● Task directions
Search the records below for "scientific" and copy every line it turns up in.

● Supplied information

################

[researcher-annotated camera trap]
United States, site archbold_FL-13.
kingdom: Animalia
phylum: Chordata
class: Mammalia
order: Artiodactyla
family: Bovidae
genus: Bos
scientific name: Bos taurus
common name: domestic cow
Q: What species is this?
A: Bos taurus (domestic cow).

################

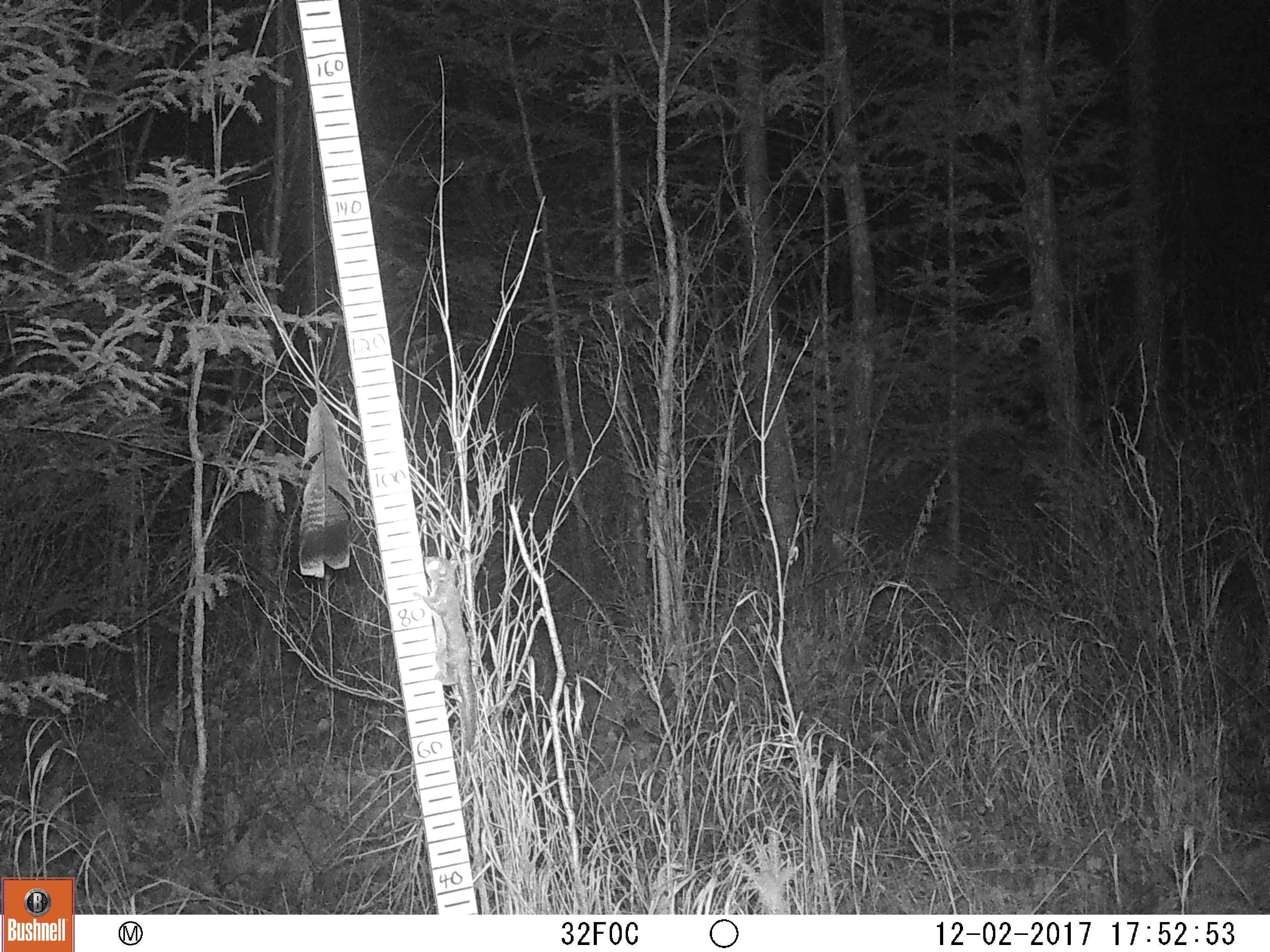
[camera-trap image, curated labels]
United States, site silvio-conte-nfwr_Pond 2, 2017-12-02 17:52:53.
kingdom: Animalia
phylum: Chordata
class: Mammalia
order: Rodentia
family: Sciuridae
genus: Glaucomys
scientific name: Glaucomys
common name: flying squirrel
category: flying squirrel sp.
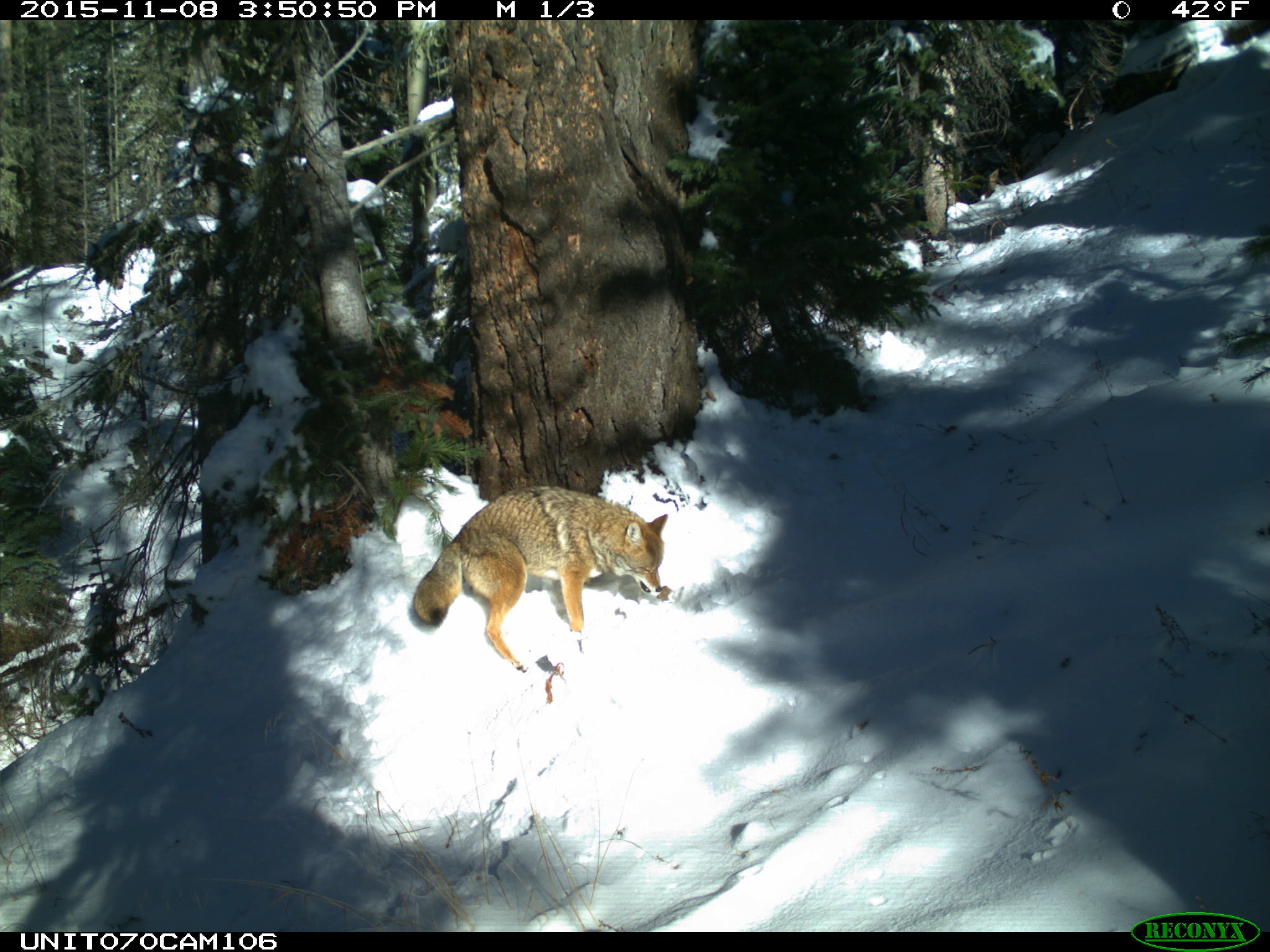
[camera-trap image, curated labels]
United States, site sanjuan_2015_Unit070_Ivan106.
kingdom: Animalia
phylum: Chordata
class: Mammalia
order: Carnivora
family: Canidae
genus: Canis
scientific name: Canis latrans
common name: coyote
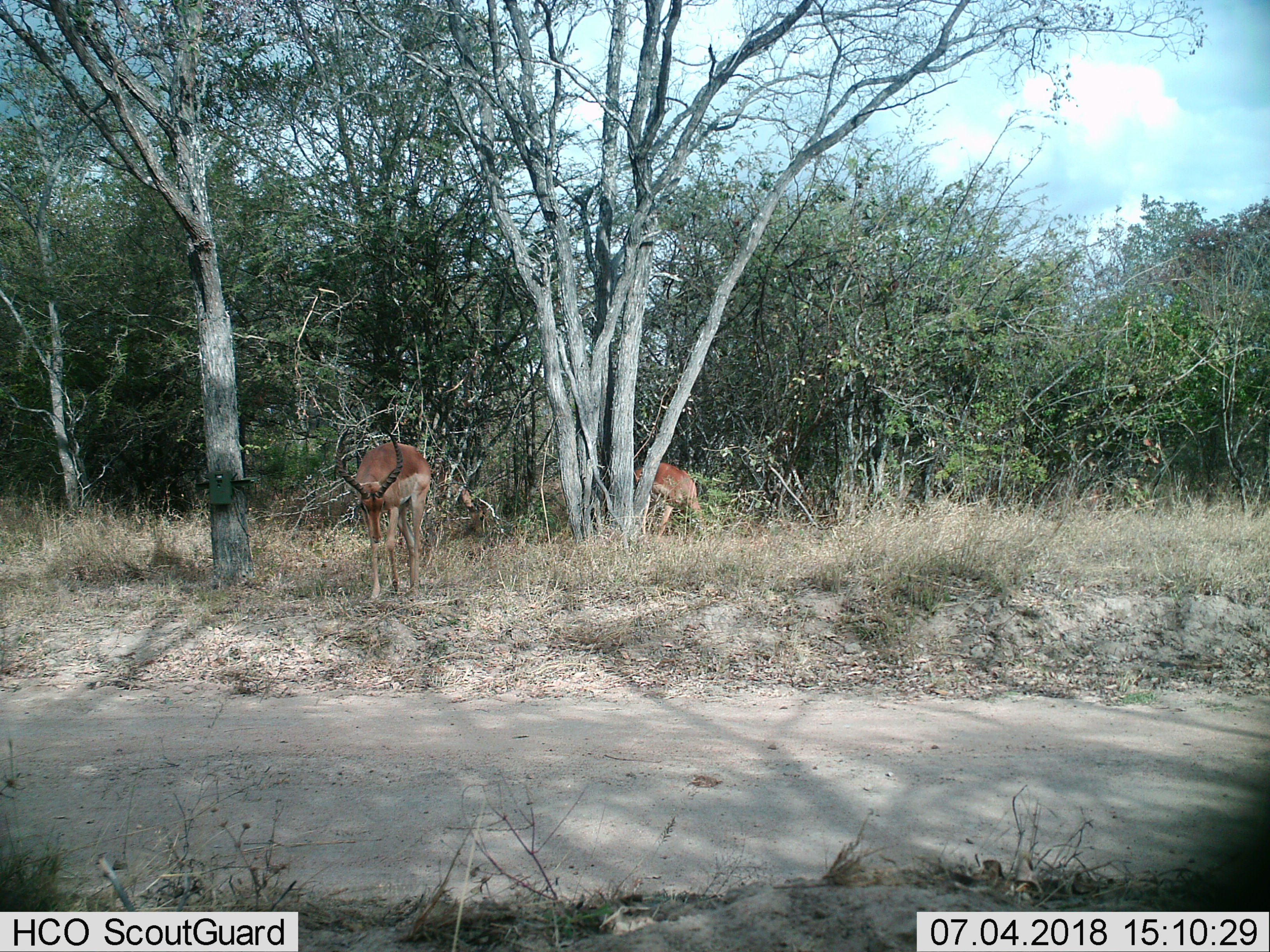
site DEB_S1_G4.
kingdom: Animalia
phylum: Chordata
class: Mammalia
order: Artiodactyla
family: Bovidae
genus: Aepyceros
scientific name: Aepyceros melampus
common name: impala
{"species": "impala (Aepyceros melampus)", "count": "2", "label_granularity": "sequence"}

################

● Written answer
scientific name: Bos taurus
scientific name: Glaucomys
scientific name: Canis latrans
scientific name: Aepyceros melampus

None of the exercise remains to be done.